Eri und Luri können nicht ahnen, dass sie damit erst ganz am Anfang einer langen Reise stehen, die jeder für sich bestreiten muss, und die deutliche Spuren an beiden hinterlassen wird …
Was bereits auf den ersten hundert Seiten des Fantasyromans „Nauraka – Volk der Tiefe“ besonders ins Auge sticht, ist die rasante Abfolge an Ereignissen. Erenwin, den der Leser zu Beginn ständig begleitet, gerät von einem Abenteuer ins nächste; mal erlebt er Faszinierendes in dieser so fremden Unterwasserwelt, mal muss er Gefahren meistern. Bald schon hat Uschi Zietsch ihre Charaktere Dinge erleben und Orte entdecken lassen, die für ganze Romanreihen ausreichen würden. Das mag für den einen Leser actionreich und kurzweilig sein, dem anderen geht es vermutlich etwas zu schnell, denn hin und wieder leidet die Atmosphäre unter diesem zügigen Tempo, und Details kommen zu kurz.
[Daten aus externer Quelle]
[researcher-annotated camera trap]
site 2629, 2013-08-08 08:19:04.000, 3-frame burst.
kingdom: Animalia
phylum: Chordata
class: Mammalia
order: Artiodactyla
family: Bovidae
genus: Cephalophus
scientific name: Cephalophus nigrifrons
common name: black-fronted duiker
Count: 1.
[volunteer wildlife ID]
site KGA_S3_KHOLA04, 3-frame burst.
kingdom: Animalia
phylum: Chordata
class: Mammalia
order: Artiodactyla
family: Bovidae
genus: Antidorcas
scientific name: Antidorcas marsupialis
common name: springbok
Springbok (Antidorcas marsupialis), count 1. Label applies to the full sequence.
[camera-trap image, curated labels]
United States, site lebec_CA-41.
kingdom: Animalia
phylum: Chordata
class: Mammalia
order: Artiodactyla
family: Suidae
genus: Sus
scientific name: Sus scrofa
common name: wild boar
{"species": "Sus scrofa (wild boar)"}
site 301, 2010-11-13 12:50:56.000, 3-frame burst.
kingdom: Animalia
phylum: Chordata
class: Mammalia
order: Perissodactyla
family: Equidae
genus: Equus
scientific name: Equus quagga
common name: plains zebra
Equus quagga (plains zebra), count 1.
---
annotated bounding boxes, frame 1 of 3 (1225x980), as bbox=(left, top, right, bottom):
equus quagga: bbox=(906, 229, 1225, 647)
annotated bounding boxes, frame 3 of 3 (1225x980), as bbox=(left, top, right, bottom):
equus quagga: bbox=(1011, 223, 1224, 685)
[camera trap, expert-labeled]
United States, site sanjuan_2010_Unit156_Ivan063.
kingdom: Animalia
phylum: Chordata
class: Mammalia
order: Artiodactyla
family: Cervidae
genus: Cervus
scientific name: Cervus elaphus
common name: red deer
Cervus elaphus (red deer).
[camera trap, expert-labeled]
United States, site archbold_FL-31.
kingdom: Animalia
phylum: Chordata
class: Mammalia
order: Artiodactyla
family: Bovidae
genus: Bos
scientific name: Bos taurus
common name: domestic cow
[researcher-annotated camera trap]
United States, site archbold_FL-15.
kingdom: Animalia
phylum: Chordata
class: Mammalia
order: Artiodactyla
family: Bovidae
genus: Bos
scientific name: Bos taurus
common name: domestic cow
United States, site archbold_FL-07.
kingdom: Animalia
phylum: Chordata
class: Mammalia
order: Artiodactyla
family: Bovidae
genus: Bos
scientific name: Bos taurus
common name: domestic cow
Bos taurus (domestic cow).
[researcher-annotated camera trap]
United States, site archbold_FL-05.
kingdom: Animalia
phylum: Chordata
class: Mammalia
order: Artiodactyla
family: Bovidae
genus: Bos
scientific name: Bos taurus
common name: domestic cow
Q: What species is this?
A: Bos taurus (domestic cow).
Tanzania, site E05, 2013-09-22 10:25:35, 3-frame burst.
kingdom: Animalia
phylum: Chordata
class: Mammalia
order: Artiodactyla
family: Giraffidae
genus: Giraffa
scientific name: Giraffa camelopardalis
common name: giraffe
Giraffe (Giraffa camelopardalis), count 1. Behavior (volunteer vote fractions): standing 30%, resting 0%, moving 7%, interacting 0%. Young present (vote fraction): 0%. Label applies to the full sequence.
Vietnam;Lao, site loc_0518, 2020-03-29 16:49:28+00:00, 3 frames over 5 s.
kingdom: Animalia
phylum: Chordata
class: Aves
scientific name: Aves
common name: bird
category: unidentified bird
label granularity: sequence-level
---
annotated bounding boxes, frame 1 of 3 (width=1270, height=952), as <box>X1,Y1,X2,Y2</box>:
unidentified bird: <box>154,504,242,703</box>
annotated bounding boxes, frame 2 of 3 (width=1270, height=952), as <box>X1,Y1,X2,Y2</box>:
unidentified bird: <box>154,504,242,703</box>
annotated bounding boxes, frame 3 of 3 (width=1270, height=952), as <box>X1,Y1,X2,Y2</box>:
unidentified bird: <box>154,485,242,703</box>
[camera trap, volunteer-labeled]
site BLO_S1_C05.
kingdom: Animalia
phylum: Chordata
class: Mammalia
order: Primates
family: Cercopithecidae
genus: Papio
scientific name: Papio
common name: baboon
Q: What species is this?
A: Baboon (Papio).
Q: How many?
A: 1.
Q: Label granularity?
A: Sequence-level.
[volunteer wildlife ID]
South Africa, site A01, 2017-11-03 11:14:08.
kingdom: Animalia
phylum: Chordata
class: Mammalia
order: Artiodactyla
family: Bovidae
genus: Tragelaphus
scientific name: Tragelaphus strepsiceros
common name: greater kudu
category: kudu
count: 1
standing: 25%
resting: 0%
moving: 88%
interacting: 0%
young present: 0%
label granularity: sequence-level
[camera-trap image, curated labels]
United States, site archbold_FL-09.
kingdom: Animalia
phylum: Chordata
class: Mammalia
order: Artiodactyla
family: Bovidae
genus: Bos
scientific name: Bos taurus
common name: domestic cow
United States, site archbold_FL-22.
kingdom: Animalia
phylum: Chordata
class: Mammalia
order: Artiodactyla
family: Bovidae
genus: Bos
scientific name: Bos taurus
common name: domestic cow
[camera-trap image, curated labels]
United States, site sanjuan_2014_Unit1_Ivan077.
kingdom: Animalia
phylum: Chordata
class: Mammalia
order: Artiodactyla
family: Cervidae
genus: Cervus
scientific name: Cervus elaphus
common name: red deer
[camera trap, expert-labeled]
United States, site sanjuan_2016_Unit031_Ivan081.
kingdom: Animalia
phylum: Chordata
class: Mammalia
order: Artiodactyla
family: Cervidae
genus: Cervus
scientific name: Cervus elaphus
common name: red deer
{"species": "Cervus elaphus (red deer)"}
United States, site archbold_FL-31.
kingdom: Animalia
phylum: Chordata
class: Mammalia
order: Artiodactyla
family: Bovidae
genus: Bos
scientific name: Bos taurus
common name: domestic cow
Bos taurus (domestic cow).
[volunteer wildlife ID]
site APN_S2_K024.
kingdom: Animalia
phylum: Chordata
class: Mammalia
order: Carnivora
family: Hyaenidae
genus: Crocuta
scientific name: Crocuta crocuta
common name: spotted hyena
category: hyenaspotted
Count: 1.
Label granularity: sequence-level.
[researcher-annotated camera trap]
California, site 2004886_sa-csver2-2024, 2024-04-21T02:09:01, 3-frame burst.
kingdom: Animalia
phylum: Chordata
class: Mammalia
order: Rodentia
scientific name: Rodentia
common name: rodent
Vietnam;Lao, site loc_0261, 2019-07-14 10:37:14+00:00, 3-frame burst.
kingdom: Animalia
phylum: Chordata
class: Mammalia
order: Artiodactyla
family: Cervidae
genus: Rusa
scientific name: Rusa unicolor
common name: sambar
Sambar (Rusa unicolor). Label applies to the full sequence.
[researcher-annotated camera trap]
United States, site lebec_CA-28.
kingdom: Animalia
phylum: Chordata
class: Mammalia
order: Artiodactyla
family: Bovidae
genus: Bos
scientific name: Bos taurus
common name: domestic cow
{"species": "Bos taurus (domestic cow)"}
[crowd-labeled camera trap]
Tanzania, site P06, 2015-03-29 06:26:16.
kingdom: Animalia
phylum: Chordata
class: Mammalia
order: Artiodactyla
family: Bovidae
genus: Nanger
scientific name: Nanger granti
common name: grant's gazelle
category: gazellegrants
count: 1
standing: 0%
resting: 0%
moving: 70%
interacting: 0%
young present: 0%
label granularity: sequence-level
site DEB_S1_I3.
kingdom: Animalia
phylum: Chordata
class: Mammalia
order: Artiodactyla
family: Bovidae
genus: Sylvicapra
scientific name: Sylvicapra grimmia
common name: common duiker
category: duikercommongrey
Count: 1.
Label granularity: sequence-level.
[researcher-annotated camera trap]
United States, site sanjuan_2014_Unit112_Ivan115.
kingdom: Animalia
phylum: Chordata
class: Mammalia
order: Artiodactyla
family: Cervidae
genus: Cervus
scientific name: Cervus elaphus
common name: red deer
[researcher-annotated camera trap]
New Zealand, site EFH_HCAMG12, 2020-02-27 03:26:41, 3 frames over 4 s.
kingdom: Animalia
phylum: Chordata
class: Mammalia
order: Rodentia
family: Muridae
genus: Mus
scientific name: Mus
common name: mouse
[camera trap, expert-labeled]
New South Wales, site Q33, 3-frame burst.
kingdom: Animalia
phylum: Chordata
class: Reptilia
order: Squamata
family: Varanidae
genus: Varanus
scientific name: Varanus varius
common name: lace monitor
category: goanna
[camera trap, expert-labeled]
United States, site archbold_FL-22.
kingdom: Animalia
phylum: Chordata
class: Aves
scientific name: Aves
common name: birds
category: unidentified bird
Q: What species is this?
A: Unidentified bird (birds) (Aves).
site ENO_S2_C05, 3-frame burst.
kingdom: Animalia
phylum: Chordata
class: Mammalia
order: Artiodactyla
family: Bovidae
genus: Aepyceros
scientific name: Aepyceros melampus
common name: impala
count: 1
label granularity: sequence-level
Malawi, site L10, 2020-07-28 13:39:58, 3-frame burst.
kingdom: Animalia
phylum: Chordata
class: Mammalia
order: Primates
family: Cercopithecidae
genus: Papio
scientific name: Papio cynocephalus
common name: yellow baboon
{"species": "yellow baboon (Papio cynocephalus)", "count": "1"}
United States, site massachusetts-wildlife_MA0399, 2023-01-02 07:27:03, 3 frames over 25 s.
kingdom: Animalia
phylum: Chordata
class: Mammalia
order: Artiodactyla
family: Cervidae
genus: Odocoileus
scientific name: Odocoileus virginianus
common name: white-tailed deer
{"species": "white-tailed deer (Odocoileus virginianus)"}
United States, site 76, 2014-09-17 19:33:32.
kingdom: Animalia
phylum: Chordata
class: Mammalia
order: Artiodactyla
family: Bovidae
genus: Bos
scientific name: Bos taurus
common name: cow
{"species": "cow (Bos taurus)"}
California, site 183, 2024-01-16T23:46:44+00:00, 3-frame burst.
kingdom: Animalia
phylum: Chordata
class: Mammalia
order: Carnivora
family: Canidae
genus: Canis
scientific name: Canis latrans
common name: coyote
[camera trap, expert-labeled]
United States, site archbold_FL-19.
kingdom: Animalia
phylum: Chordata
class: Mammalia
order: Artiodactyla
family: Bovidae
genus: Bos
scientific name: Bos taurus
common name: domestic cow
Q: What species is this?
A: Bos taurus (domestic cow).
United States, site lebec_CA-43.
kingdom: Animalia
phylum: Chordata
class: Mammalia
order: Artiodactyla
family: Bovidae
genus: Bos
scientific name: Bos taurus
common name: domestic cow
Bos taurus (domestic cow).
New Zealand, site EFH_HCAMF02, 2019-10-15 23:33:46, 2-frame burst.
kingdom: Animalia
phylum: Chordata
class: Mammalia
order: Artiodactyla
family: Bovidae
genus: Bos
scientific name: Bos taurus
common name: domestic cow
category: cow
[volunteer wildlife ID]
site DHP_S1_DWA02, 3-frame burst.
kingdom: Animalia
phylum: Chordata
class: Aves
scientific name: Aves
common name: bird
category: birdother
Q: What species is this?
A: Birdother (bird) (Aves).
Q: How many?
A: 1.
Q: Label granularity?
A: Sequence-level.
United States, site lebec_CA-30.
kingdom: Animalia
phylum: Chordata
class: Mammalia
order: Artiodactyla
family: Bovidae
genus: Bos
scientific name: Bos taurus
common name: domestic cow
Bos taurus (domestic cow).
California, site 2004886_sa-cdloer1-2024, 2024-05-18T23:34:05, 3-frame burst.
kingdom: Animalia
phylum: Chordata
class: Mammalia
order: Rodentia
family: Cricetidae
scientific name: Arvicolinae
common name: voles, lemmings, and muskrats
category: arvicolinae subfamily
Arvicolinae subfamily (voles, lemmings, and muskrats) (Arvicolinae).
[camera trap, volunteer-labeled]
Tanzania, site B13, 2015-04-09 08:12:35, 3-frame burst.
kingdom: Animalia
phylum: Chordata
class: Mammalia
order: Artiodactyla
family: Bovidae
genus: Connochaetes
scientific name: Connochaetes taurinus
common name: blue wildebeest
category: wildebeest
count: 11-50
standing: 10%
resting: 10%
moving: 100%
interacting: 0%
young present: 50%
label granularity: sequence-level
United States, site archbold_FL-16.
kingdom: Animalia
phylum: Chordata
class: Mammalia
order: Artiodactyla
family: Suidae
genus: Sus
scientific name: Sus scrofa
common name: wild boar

Gut gelungen ist hingegen die Beschreibung der Nauraka und ihres Lebens unter Wasser. Dem Leser eröffnet sich eine faszinierende Welt, die anderen Fantasywelten nicht unähnlich sind, die daneben aber noch viele Kleinigkeiten bereithält, die speziell auf die Art der Nauraka abgestimmt sind, seien es Fische, die als Reittiere fungieren, Schwimmhäute zwischen Armen und Oberkörper oder zum Lebensraum passende Redewendungen in den Dialogen. Zudem kann die Charakterentwicklung überzeugen. Sind Eri und Luri zu Beginn des Romans noch verspielte und bisweilen naive Kinder, müssen beide im Verlauf der Handlung so einige Veränderungen an sich erleben – körperliche wie seelische. Denn während Eri sich unter dem Einfluss der schwarzen Perle immer mehr verändert, er erst Stimmen in seinem Kopf hört und sich dann seine Haut zu einem hässlichen Schwarz verfärbt, muss sich Luri mit dem Gefängnis ihrer Ehe und einem hartherzigen Despoten als Gemahl auseinandersetzen. Das Ganze liest sich durch den einfachen Stil recht schnell und unterhaltsam und ist sowohl für Erwachsene, die kurzweilige Fantasy mögen, als auch Kinder und Jugendliche interessant. Am Ende des Buches gibt es übrigens noch einen Anhang, in dem kurz auf die Welt Waldsee eingegangen wird, sowie ein Glossar mit Erklärungen zu Begrifflichkeiten im Text.
Wären nicht die gnadenlosen und spannenden Entwicklungen, denen Uschi Zietschs Charaktere in „Nauraka – Volk der Tiefe“ unterworfen sind, der Fantasyroman würde sich kaum von ähnlichen Werken unterscheiden und in der Masse an ordentlicher, aber nicht herausragender Fantasyliteratur untergehen. So aber präsentiert die Autorin eine gut durchdachte fremde Welt mit einigen liebevollen Details. Fans der „Chroniken von Waldsee“-Trilogie werden sowieso kaum umhin können, auch „Nauraka“ zu erwerben.